Los tres reímos. Fue extraño.
Mi papá no dijo nada más. Se giró hacia la puerta.
Su expresión era dura, cerrada.
—No puedo… —dijo bajito, apenas audible—. No puedo verla así. Con ese idiota que la puso en riesgo.
Y salió de la habitación, dejando un silencio frío detrás.
Mi madre solo suspiró.
Yo bajé la mirada.
Cody apretó mi mano.
la puerta se volvió a abrió:
Entraron dos doctores junto a mi papá. Uno era mayor, con el rostro arrugado por la experiencia, y el otro más joven, de acento extranjero y mirada cálida. Ninguno sonreía.
Mi mamá se puso de pie de inmediato. Cody, sentado a mi lado en la camilla, no soltó mi mano.
—Señora, señor... —empezó el doctor joven con voz suave—. Anny, necesitamos hablarles de las decisiones que deben tomarse ahora.
Sentí cómo se me cerraba el pecho.
—¿Decisiones? —susurré.
El otro doctor asintió, y lo dijo sin rodeos.
—Hay dos caminos. Solo dos.
Mi mamá abrió la boca para preguntar algo, pero él levantó una mano, con delicadeza.
—Uno, priorizamos tu vida, Anny. Haríamos todo lo posible por estabilizarte y mantenerte con nosotros, pero eso significaría... interrumpir el embarazo.
Sentí un golpe seco en el estómago. Cerré los ojos.

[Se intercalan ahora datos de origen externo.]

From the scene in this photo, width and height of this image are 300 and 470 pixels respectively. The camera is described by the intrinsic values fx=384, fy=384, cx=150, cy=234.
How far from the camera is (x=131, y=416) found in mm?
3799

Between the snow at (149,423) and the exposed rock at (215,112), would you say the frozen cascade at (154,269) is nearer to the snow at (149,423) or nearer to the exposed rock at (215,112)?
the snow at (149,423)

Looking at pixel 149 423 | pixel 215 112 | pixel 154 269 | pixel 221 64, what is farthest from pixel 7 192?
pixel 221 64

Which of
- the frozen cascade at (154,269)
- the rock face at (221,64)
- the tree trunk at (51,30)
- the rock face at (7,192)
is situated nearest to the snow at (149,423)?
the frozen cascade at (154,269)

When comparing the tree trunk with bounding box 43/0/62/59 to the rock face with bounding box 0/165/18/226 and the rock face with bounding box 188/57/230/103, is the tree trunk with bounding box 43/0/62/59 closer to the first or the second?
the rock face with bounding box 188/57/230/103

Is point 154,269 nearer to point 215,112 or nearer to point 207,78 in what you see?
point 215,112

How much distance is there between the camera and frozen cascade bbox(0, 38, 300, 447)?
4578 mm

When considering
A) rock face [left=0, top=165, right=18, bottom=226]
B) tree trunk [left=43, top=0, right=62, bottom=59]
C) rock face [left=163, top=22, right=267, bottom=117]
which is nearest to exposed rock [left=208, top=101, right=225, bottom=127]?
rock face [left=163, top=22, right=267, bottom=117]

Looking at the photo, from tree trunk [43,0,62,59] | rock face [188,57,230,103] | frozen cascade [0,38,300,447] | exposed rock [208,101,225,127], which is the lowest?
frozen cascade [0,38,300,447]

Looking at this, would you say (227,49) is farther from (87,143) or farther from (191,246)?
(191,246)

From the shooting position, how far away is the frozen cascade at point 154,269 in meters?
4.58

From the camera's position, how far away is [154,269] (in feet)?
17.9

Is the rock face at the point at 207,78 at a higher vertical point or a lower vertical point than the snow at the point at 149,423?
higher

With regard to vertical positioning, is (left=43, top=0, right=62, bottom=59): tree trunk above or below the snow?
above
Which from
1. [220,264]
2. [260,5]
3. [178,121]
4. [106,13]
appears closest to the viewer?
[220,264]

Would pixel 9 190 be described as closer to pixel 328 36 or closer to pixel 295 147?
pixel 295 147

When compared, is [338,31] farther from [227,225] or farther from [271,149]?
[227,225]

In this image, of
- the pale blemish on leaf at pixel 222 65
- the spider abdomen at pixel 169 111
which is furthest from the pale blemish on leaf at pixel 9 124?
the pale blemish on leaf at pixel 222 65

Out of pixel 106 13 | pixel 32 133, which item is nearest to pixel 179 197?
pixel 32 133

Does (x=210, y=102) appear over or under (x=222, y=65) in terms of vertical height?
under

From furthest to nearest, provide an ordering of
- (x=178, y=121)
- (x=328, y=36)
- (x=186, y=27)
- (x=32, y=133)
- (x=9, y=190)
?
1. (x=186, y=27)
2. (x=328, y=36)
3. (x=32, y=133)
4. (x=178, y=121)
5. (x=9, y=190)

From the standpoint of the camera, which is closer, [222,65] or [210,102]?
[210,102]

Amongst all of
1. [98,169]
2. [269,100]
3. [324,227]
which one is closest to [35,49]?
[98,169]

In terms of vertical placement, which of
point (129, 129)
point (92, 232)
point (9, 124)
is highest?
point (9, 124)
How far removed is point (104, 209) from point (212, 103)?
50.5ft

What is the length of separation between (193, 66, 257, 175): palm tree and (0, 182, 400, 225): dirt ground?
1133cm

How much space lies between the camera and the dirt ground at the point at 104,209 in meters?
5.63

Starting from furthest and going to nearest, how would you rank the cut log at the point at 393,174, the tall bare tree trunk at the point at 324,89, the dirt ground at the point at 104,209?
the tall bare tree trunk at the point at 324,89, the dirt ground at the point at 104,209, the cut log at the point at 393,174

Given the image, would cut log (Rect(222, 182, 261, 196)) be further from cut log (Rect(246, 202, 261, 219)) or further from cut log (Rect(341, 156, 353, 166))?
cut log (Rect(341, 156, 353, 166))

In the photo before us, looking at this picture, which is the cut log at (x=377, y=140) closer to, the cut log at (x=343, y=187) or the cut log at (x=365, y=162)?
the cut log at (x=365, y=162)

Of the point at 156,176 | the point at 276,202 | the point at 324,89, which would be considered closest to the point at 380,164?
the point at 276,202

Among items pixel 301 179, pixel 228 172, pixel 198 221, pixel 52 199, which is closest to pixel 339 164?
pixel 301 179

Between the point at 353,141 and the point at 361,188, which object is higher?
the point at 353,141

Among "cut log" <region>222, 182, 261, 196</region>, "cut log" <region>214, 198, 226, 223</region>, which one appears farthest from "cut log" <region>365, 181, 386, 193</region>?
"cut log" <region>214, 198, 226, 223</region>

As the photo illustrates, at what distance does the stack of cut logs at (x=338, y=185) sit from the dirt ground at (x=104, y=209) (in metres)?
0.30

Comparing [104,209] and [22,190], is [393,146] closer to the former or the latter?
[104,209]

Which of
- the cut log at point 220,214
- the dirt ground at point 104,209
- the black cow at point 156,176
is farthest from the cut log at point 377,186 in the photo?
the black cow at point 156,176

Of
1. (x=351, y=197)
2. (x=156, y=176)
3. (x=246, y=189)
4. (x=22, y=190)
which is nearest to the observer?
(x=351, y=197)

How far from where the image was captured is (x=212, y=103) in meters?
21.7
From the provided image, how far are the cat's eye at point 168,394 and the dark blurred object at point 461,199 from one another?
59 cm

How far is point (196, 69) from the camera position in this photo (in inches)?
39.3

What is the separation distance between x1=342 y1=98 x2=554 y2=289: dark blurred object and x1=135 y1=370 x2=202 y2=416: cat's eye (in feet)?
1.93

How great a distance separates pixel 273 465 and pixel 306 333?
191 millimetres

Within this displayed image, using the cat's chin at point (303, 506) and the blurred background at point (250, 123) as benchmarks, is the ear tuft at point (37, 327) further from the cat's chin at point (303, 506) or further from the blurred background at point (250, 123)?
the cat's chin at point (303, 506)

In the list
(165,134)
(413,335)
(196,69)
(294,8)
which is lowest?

—Dos —continuó el doctor—, intentamos salvar a los dos. Vos y tu bebé. Pero no podemos garantizar nada. Es un riesgo alto, para ambos.
Mi papá dio un paso al frente.
—No hay duda —dijo con firmeza—. Elegimos salvar a mi hija.
—¡No! —reaccionó mi mamá enseguida—. ¡No podemos decidir por ella! ¡Es su cuerpo, su bebé!
—¡No vamos a arriesgarla! —gritó él, perdiendo el control.
El corazón me latía tan fuerte que sentía que me iba a romper el pecho.
—¡Basta! —exclamó mi mamá, agarrando el brazo de mi papá—. Salí. Vamos afuera. Ella necesita paz.
—¡No podés sacarme! ¡Es mi hija!
—¡Justamente! Por eso. No la llenes de miedo. Dale un segundo... Dale Paz.
Y sin esperar respuesta, lo arrastró fuera de la habitación. Los doctores también salieron, dejando la puerta entornada.
Y entonces solo quedamos Cody y yo.
Las lágrimas me corrían por las mejillas, y ni siquiera me había dado cuenta.
—No puedo... —susurré
—No tenés que hacerlo ahora —me dijo, bajando la cabeza para tocar su frente con la mía—. Pero lo vas a hacer. Y yo voy a estar con vos, sea cual sea la decisión.
—¿Y si elijo mal?
—No hay una forma correcta, Anny. Solo hay amor. Y vos tenés tanto... tanto amor que no importa lo que pase, va a ser desde ahí.
—Tengo miedo, Cody.
—Yo también —respondió—. Pero te juro que no estás sola.
El silencio se estiraba entre nosotros, pero no era incómodo. Era denso. Vivo. Como si incluso el aire supiera que lo que estaba por decirse tenía peso.
Cody bajó la mirada. Sus dedos jugaban con los míos, nerviosos. Lo sentí temblar.